Usually not much is accomplished during a lame-duck session of Congress, but a major piece of health care legislation is on deck this week.
The 21st Century Cures Act is a sweeping bill that would boost National Institutes of Health funding for translational research, and speed up the Food and Drug Administration's ability to approve life-saving drugs and medical devices, among many other things.
You can read all 1,000 pages of this bill here – including the medical device provisions aimed at accelerating approval, under the guise of innovation and efficient marketing of life-saving devices, starting on page 233. This bill is sausage laced with poison.
Among the voices sounding an alarm on this safety deficit is U.S. Rep. Mike Fitzpatrick (R-PA), who has worked closely with us and other advocates on this problem.
Still, Fitzpatrick voted "Nay" on the Cures Act in 2015, and then gathered a bipartisan coalition to attack the problem.
Second, Fitzpatrick rallied the support of a colleague from across the aisle to propose the Medical Device Guardians Act (H.R. 5404), which requires "self-reporting" of design flaws and complications associated with their use. Though this is a mandate of the American Medical Association's Code of Medical Ethics, it is not required by law. The legislation has been collecting dust on the House docket since last June.
Likely this week, the 21st Century Cures Act is poised to go back through the House of Representatives on its way to the Senate. The House is likely to invoke a "suspension of the rules" a maneuver that's supposed to be for noncontroversial bills. If so, and if no one objects, it will go directly to the Senate for passage.
As advocates for patient safety, we call on Fitzpatrick and his colleagues who grasp the danger of the Act's medical device provisions to raise those objections.

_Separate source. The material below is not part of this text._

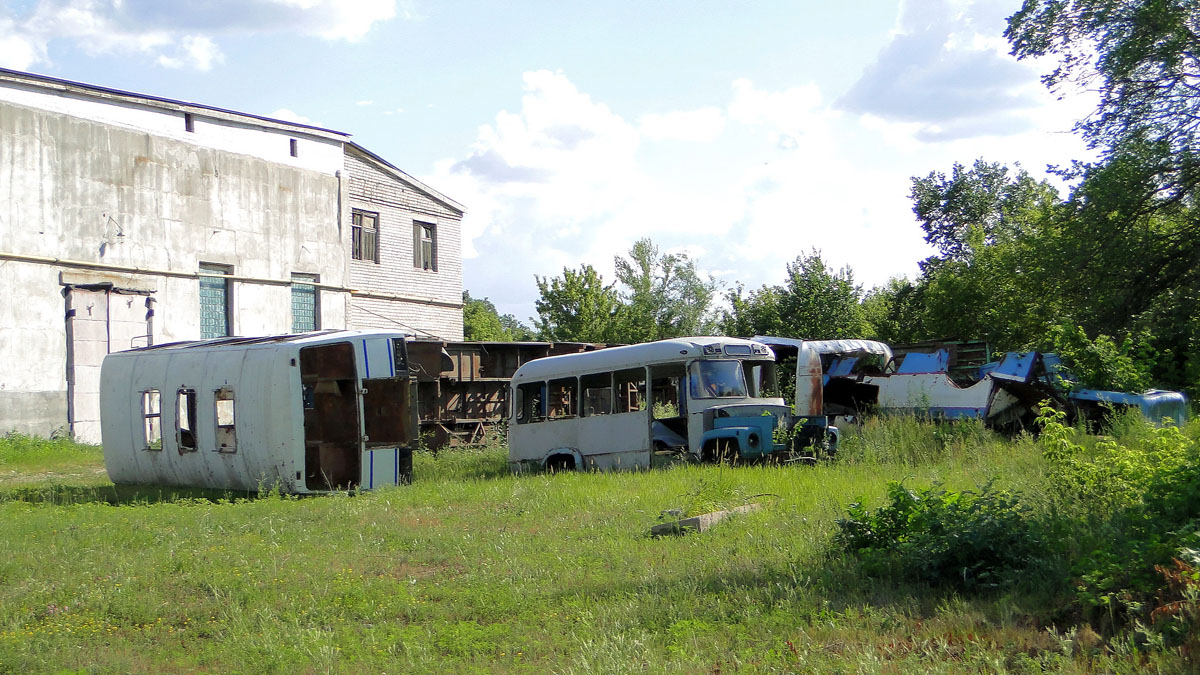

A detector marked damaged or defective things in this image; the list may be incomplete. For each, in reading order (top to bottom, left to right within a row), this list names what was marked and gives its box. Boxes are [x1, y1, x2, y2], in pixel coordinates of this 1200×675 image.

Securing the medical device regulatory space efficiently may be a tall order for a Congress in gridlock. But passage of the Medical Device Guardians Act, which enjoys the support of harmed patients and their advocates, not big money interests, will be an even taller one.
Still, our best hope lies with Fitzpatrick, who soon will be leaving Congress. He has clarity enough on this problem to rise once again and object to leaving unsuspecting Americans in harm's way. Fitzpatrick knows that Congress can add the provisions of H.R. 5404 into the 21st Century Cures Act –to provide FDA with the real-time public health data it needs to defend patients from unsafe medical devices.